First, there’s McIntyre’s exposition of various scenarios. He demonstrates not just willingness but intellectual ability to dig deep and explore the possible implications of concatenating successive tipping points, instead of throwing up his hands and halting the thought process upon encountering the first such. References and underlying rationale for these explorations are supplied throughout. Just what one would expect from the author, who’s a Fellow of the Royal Society and who was awarded the Carl-Gustaf Rossby Research Medal of the AMS (in 1987, 35 years ago!).
Second, there’s the writing itself. It’s an easy read, crisp and clear, supplying important detail but stripped of excess verbiage; identifying major though uncertain risks, but without overstating and without histrionics.
The author stops short of prescriptive solutions, but does suggest that society, mindful of the precautionary principle, should do more to limit emissions, and do so more concertedly. That brings us to the last reason you might want to give the essay a look. Some readers will find themselves by virtue of education and background positioned to do more – to extend the particular line of reasoning, or flag other scenarios and additional pathways or cascades that merit investigation. This subject matter cries out for diverse individual perspectives to complement the more structured IPCC work. The biggest climate risks we face will be the ones we fail to see coming.
So much for efforts to detect the climate signal. Now let’s turn to the social noise. Also in today’s news, the NYT reports Supreme Court to Hear Case on E.P.A.’s Power to Limit Carbon Emissions, observing that the case, brought by Republican-led states and coal companies, could frustrate the Biden administration’s efforts to address climate change. A Washington Post report on the same subject notes that [today], the court takes up a years-long challenge from coal-mining companies and Republican-led states contesting the authority of the Environmental Protection Agency to mandate sweeping changes to the way the nation’s power sector produces electricity, the nation’s second-largest source of climate-warming pollution…

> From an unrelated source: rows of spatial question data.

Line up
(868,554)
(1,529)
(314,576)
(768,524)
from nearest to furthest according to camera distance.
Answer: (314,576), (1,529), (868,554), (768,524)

… Environmental advocates fear the Supreme Court’s conservative majority could limit the Biden administration’s ability to curb carbon pollution from power plants before any regulation is written, and leave the United States short of its climate goals at a time when scientists suggest drastic cuts in emissions are needed to avert dangerous warming.
So, at precisely the moment when climate change trends challenge society to identify, develop and carry out a unified, sustained set of actions, those sectors of society most invested in one side or the other of impacts, adaptation, and vulnerability questions (the major political parties, the fossil fuel industry, environmental groups) are putting out shrill messages more aimed at emphasizing polar-opposite views than attaining an actionable middle ground. The public is then left to sort that out on its/our own.
Climate change is not a slow-onset event. It’s rapid onset, compared with the time required for 8 billion people to reach consensus on what to do about it.